Back to Explore

expressjs/express

GitHub
1 updates · last 90 days1 watchersOpen source

Last release: 3 weeks ago

Express is a fast, unopinionated, minimalist web framework for Node.js, useful for building HTTP servers, single page applications, websites, hybrid apps, and public HTTP APIs. It provides robust routing, high performance focus, HTTP helpers, and view support for 14+ template engines.

Project status

  • Express appears actively maintained, with a recent upstream push on 2026-06-02 and multiple recent updates in the v4 and v5 series.
  • The apparent update cadence is moderate, with a v4.22.2 update on 2026-05-11 and v5 updates clustering in 2025-12 (v5.2.0, then a quick follow up v5.2.1 on the same date).
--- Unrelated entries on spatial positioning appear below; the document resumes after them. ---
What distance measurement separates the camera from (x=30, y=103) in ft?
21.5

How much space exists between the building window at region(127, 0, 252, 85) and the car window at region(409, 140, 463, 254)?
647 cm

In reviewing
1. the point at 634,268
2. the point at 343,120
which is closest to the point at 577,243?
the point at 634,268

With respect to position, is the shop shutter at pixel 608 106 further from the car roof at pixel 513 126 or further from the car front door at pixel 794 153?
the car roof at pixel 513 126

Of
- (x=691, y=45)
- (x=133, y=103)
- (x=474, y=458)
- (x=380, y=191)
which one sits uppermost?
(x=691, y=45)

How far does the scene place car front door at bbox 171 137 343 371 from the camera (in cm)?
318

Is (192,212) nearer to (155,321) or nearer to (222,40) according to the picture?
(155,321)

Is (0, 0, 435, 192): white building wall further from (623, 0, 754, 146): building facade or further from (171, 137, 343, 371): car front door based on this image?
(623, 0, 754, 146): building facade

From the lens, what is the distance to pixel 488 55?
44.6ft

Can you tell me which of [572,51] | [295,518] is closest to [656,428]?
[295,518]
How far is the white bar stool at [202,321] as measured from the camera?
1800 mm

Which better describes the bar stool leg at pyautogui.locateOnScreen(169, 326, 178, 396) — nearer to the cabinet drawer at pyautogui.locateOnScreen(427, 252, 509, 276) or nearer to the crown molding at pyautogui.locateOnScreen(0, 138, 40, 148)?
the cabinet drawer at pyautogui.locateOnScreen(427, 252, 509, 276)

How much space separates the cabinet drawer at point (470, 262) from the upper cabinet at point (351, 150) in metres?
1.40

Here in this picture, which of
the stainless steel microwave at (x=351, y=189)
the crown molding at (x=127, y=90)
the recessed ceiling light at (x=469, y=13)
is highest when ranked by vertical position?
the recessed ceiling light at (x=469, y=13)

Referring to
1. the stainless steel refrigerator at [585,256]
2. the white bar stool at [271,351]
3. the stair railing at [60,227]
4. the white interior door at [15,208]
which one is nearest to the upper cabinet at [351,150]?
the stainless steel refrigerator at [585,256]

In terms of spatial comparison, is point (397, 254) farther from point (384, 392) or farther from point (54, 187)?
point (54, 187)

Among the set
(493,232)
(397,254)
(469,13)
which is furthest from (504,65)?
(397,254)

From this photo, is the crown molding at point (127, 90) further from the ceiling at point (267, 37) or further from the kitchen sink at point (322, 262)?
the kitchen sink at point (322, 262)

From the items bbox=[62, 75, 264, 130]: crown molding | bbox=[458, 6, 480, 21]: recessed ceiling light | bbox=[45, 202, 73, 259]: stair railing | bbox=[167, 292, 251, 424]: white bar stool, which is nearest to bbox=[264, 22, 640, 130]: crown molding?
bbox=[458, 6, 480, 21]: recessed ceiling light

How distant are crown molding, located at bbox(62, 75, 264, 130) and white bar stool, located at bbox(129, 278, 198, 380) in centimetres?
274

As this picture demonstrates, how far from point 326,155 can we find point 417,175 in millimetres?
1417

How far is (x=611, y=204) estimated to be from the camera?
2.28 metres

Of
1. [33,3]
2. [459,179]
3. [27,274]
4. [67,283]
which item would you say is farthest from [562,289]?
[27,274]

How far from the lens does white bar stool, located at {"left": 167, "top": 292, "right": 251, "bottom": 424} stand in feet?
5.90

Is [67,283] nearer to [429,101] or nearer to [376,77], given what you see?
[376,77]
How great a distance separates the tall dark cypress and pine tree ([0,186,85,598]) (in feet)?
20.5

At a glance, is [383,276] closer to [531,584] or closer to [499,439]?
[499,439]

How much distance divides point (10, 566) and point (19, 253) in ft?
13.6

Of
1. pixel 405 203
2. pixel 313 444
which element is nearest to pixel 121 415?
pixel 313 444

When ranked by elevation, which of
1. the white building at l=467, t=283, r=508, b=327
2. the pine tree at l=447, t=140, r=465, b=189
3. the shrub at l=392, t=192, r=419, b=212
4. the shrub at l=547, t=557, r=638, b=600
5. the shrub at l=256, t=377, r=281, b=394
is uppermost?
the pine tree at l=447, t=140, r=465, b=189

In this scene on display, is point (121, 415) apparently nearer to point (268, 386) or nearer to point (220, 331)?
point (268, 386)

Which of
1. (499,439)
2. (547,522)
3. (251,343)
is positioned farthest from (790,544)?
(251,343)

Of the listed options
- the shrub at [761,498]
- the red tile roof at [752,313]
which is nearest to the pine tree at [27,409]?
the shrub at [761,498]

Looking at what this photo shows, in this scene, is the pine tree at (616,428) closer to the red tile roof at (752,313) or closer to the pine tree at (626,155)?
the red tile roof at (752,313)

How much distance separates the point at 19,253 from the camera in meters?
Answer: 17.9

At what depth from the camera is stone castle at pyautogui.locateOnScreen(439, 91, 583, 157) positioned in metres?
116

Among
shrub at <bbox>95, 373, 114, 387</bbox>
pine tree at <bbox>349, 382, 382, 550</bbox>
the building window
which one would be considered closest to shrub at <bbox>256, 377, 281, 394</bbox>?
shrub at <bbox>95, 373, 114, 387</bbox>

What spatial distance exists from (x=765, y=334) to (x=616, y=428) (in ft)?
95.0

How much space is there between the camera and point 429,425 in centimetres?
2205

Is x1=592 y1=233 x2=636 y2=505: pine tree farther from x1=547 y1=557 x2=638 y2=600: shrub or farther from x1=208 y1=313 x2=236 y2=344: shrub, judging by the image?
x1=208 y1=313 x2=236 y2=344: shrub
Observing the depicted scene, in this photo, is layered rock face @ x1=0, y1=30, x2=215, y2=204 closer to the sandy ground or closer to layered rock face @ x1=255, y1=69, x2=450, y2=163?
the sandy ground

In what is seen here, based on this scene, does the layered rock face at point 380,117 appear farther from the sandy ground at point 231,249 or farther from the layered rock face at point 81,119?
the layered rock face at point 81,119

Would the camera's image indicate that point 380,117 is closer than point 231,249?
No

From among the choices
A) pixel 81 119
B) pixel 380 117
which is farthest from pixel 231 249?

AI summary generated Today

AI-generated from public sources. May be inaccurate. Report

Recent updates

  • v4.22.2

    3 weeks ago

    Express v4.22.2 primarily fixes query parsing so that repeated query keys (and related array notations) once again parse beyond 20 items, allowing up to 1000 elements. It also updates a few dependencies (notably qs and body-parser) and includes CI/test maintenance changes.

  • v4.22.1

    6 months ago

    Express v4.22.1 is a quick follow-up release that reverts part of the prior v4.22.0 behavior related to the extended query parser. The release notes state the earlier breaking change for CVE-2024-51999 was fully reverted, and the changelog/history entries reflect that this is a revert rather than a new fix.

    Breaking

  • v5.2.1

    6 months ago

    Express v5.2.1 reverts an earlier change from v5.2.0 that was described as a breaking modification related to the extended query parser. The release notes frame this as a revert of a security fix attempt tied to CVE-2024-51999 (rejected, no actual security vulnerability).

    Breaking

  • v5.2.0

    6 months ago

    v5.2.0 is primarily described as a security release (CVE-2024-51999) plus a handful of small refactors and CI/dependency updates. However, the code diff shows much larger internal rewrites around routing, request query parsing, and several response/request helper behaviors that are not reflected in the release notes.

    SecurityFeatures

  • 4.22.0

    6 months ago

    Express 4.22.0 includes a security fix for CVE-2024-51999 and several CI/testing updates, including adding newer Node versions to the test matrix. The code diff also shows changes to query parsing and a deprecation warning related to `res.location("back")` that are not described in the release notes.

    BreakingSecurity

  • v5.1.0

    3/31/2025

    Express v5.1.0 is a maintenance release with many internal refactors and CI/build updates, plus a couple of user-facing response features. The code diff also shows several deeper behavioral changes around routing and request parsing that are not covered in the release notes.

    SecurityFeatures

  • 4.21.2

    12/5/2024

    Express 4.21.2 mainly updates package metadata and bumps the path-to-regexp dependency to 0.1.12. The only functional code-related change indicated in the diff is the dependency upgrade, which can alter routing path handling behavior.

    Features

  • v5.0.1

    10/8/2024

    Express v5.0.1 is a maintenance release with no user-facing API changes called out in the notes. The notable developer-relevant update is a dependency lock adjustment for the `cookie` package to address a published CVE.

    Security

  • 4.21.1

    10/8/2024

    Release 4.21.1 is described as a security backport for CVE-2024-47764 applied to the 4.x branch. The actual diff is limited to updating the release metadata (History.md) and bumping the Express package version and a dependency.

    Security

  • 4.21.0

    9/11/2024

    Express 4.21.0 primarily deprecates the "back" magic string used for redirect-related behavior, and bumps a few internal dependencies (finalhandler, serve-static, and qs). The code change adds an explicit deprecation warning when handling res.location("back").